(Numeric chart reasoning data)
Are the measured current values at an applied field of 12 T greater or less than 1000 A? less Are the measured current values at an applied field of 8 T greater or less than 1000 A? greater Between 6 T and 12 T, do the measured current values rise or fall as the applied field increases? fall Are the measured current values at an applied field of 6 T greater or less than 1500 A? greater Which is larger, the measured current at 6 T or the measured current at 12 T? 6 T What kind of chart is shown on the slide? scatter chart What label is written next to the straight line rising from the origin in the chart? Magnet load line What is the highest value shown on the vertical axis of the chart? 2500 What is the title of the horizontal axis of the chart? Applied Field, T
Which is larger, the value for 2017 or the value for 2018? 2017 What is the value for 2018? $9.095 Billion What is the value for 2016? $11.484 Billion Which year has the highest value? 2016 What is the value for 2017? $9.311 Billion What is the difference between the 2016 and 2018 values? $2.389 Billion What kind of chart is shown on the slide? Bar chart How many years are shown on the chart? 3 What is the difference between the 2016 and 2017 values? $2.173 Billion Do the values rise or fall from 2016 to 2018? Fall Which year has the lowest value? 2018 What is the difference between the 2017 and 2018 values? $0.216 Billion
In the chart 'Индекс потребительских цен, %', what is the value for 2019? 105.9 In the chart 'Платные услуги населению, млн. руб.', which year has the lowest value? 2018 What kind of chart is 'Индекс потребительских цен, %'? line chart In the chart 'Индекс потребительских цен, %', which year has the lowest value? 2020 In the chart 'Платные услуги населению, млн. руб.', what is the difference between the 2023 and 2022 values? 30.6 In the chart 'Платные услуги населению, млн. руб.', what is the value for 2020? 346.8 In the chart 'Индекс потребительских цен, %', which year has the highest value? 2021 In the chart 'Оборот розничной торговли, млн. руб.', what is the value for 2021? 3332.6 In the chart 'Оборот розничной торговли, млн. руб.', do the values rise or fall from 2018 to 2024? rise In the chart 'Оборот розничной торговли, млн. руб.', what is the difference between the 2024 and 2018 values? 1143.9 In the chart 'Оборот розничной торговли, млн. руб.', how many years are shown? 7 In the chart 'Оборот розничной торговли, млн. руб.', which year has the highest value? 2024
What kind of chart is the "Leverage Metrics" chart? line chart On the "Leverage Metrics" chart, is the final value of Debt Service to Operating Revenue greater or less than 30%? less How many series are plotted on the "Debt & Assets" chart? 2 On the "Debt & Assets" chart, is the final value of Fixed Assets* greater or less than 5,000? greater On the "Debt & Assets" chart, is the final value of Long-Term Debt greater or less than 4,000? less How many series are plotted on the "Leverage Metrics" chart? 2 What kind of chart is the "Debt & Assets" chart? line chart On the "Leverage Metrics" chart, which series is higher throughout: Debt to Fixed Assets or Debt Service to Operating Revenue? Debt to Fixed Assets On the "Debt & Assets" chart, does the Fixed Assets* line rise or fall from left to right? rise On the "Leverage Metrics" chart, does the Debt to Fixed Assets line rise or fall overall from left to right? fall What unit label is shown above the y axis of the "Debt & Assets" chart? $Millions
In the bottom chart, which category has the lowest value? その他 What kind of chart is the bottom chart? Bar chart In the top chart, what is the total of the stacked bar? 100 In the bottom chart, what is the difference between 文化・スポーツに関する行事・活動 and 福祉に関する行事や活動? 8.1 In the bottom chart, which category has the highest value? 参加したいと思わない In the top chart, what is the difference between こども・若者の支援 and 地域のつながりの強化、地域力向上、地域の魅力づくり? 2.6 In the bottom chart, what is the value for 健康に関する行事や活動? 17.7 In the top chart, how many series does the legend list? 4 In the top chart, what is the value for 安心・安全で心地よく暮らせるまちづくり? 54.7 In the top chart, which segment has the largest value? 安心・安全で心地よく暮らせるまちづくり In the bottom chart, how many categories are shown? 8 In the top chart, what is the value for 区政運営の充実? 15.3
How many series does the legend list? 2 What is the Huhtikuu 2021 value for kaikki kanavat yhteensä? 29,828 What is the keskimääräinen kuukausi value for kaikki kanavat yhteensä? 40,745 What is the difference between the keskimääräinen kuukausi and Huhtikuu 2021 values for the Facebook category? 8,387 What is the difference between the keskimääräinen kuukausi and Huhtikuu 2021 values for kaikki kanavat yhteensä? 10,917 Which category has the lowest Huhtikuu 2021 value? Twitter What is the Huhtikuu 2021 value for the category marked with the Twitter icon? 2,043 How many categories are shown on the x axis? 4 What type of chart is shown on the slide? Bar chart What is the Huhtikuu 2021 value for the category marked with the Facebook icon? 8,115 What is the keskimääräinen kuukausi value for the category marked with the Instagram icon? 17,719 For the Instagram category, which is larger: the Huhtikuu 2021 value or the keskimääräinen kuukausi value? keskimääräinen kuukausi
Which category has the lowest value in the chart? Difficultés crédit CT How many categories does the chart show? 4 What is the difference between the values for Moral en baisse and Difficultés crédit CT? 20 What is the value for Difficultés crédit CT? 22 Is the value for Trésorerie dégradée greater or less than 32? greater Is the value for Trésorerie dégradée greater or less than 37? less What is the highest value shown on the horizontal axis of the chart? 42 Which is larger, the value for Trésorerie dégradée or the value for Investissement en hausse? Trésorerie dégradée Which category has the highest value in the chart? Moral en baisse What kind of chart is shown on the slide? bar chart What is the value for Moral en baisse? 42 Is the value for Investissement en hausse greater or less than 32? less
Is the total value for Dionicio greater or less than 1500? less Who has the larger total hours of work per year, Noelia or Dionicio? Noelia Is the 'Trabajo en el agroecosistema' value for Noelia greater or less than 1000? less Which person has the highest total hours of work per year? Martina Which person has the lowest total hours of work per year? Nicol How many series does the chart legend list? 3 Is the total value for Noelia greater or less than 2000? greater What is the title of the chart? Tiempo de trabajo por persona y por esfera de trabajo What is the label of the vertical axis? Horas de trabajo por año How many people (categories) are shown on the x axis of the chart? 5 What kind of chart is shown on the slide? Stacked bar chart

TASK DESCRIPTION: Copy out every one of these lines word for word, with no changes.

COMPLETED TASK:
Are the measured current values at an applied field of 12 T greater or less than 1000 A? less Are the measured current values at an applied field of 8 T greater or less than 1000 A? greater Between 6 T and 12 T, do the measured current values rise or fall as the applied field increases? fall Are the measured current values at an applied field of 6 T greater or less than 1500 A? greater Which is larger, the measured current at 6 T or the measured current at 12 T? 6 T What kind of chart is shown on the slide? scatter chart What label is written next to the straight line rising from the origin in the chart? Magnet load line What is the highest value shown on the vertical axis of the chart? 2500 What is the title of the horizontal axis of the chart? Applied Field, T
Which is larger, the value for 2017 or the value for 2018? 2017 What is the value for 2018? $9.095 Billion What is the value for 2016? $11.484 Billion Which year has the highest value? 2016 What is the value for 2017? $9.311 Billion What is the difference between the 2016 and 2018 values? $2.389 Billion What kind of chart is shown on the slide? Bar chart How many years are shown on the chart? 3 What is the difference between the 2016 and 2017 values? $2.173 Billion Do the values rise or fall from 2016 to 2018? Fall Which year has the lowest value? 2018 What is the difference between the 2017 and 2018 values? $0.216 Billion
In the chart 'Индекс потребительских цен, %', what is the value for 2019? 105.9 In the chart 'Платные услуги населению, млн. руб.', which year has the lowest value? 2018 What kind of chart is 'Индекс потребительских цен, %'? line chart In the chart 'Индекс потребительских цен, %', which year has the lowest value? 2020 In the chart 'Платные услуги населению, млн. руб.', what is the difference between the 2023 and 2022 values? 30.6 In the chart 'Платные услуги населению, млн. руб.', what is the value for 2020? 346.8 In the chart 'Индекс потребительских цен, %', which year has the highest value? 2021 In the chart 'Оборот розничной торговли, млн. руб.', what is the value for 2021? 3332.6 In the chart 'Оборот розничной торговли, млн. руб.', do the values rise or fall from 2018 to 2024? rise In the chart 'Оборот розничной торговли, млн. руб.', what is the difference between the 2024 and 2018 values? 1143.9 In the chart 'Оборот розничной торговли, млн. руб.', how many years are shown? 7 In the chart 'Оборот розничной торговли, млн. руб.', which year has the highest value? 2024
What kind of chart is the "Leverage Metrics" chart? line chart On the "Leverage Metrics" chart, is the final value of Debt Service to Operating Revenue greater or less than 30%? less How many series are plotted on the "Debt & Assets" chart? 2 On the "Debt & Assets" chart, is the final value of Fixed Assets* greater or less than 5,000? greater On the "Debt & Assets" chart, is the final value of Long-Term Debt greater or less than 4,000? less How many series are plotted on the "Leverage Metrics" chart? 2 What kind of chart is the "Debt & Assets" chart? line chart On the "Leverage Metrics" chart, which series is higher throughout: Debt to Fixed Assets or Debt Service to Operating Revenue? Debt to Fixed Assets On the "Debt & Assets" chart, does the Fixed Assets* line rise or fall from left to right? rise On the "Leverage Metrics" chart, does the Debt to Fixed Assets line rise or fall overall from left to right? fall What unit label is shown above the y axis of the "Debt & Assets" chart? $Millions
In the bottom chart, which category has the lowest value? その他 What kind of chart is the bottom chart? Bar chart In the top chart, what is the total of the stacked bar? 100 In the bottom chart, what is the difference between 文化・スポーツに関する行事・活動 and 福祉に関する行事や活動? 8.1 In the bottom chart, which category has the highest value? 参加したいと思わない In the top chart, what is the difference between こども・若者の支援 and 地域のつながりの強化、地域力向上、地域の魅力づくり? 2.6 In the bottom chart, what is the value for 健康に関する行事や活動? 17.7 In the top chart, how many series does the legend list? 4 In the top chart, what is the value for 安心・安全で心地よく暮らせるまちづくり? 54.7 In the top chart, which segment has the largest value? 安心・安全で心地よく暮らせるまちづくり In the bottom chart, how many categories are shown? 8 In the top chart, what is the value for 区政運営の充実? 15.3
How many series does the legend list? 2 What is the Huhtikuu 2021 value for kaikki kanavat yhteensä? 29,828 What is the keskimääräinen kuukausi value for kaikki kanavat yhteensä? 40,745 What is the difference between the keskimääräinen kuukausi and Huhtikuu 2021 values for the Facebook category? 8,387 What is the difference between the keskimääräinen kuukausi and Huhtikuu 2021 values for kaikki kanavat yhteensä? 10,917 Which category has the lowest Huhtikuu 2021 value? Twitter What is the Huhtikuu 2021 value for the category marked with the Twitter icon? 2,043 How many categories are shown on the x axis? 4 What type of chart is shown on the slide? Bar chart What is the Huhtikuu 2021 value for the category marked with the Facebook icon? 8,115 What is the keskimääräinen kuukausi value for the category marked with the Instagram icon? 17,719 For the Instagram category, which is larger: the Huhtikuu 2021 value or the keskimääräinen kuukausi value? keskimääräinen kuukausi
Which category has the lowest value in the chart? Difficultés crédit CT How many categories does the chart show? 4 What is the difference between the values for Moral en baisse and Difficultés crédit CT? 20 What is the value for Difficultés crédit CT? 22 Is the value for Trésorerie dégradée greater or less than 32? greater Is the value for Trésorerie dégradée greater or less than 37? less What is the highest value shown on the horizontal axis of the chart? 42 Which is larger, the value for Trésorerie dégradée or the value for Investissement en hausse? Trésorerie dégradée Which category has the highest value in the chart? Moral en baisse What kind of chart is shown on the slide? bar chart What is the value for Moral en baisse? 42 Is the value for Investissement en hausse greater or less than 32? less
Is the total value for Dionicio greater or less than 1500? less Who has the larger total hours of work per year, Noelia or Dionicio? Noelia Is the 'Trabajo en el agroecosistema' value for Noelia greater or less than 1000? less Which person has the highest total hours of work per year? Martina Which person has the lowest total hours of work per year? Nicol How many series does the chart legend list? 3 Is the total value for Noelia greater or less than 2000? greater What is the title of the chart? Tiempo de trabajo por persona y por esfera de trabajo What is the label of the vertical axis? Horas de trabajo por año How many people (categories) are shown on the x axis of the chart? 5 What kind of chart is shown on the slide? Stacked bar chart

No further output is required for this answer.